>>>

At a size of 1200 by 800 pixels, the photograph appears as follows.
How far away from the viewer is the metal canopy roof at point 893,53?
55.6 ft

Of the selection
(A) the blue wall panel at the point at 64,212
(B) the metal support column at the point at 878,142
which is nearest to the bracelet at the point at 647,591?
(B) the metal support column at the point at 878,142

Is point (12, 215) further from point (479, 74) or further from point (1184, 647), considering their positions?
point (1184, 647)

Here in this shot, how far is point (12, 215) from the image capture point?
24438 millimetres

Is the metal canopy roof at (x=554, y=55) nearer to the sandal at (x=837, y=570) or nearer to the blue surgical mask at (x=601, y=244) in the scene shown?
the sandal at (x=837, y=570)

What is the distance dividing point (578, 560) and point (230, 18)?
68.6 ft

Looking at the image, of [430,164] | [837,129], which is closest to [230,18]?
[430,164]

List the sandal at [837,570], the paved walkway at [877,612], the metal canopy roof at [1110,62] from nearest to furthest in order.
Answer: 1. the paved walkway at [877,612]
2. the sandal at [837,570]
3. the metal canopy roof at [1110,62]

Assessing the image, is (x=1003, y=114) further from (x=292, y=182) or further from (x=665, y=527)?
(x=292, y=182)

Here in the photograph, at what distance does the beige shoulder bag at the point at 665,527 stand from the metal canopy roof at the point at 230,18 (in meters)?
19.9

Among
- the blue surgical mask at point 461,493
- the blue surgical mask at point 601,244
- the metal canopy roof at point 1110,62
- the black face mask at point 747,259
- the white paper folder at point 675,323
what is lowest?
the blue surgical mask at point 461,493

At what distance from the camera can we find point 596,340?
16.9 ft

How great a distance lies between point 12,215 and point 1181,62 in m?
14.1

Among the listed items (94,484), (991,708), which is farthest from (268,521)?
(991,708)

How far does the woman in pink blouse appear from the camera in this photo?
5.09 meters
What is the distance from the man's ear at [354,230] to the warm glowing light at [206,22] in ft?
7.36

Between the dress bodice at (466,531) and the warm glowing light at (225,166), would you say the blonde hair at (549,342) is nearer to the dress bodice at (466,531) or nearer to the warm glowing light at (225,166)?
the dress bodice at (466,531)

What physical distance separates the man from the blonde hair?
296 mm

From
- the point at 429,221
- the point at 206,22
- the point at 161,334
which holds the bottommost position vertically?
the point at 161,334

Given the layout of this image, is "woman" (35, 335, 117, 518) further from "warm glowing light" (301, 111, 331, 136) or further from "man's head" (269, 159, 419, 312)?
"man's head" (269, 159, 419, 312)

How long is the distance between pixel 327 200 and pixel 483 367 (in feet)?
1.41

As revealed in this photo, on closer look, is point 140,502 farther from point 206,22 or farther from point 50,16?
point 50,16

<<<

Rewrite the lines from the one with "Given the layout" through the end of the records, substituting "point" for "pixel" and leaving everything else unchanged.

Given the layout of this image, is "woman" (35, 335, 117, 518) further from "warm glowing light" (301, 111, 331, 136) or further from "man's head" (269, 159, 419, 312)?
"man's head" (269, 159, 419, 312)

How long is the distance between point 327 200 and point 483 367 (in feet)?
1.41

As revealed in this photo, on closer look, is point 140,502 farther from point 206,22 or farther from point 50,16?
point 50,16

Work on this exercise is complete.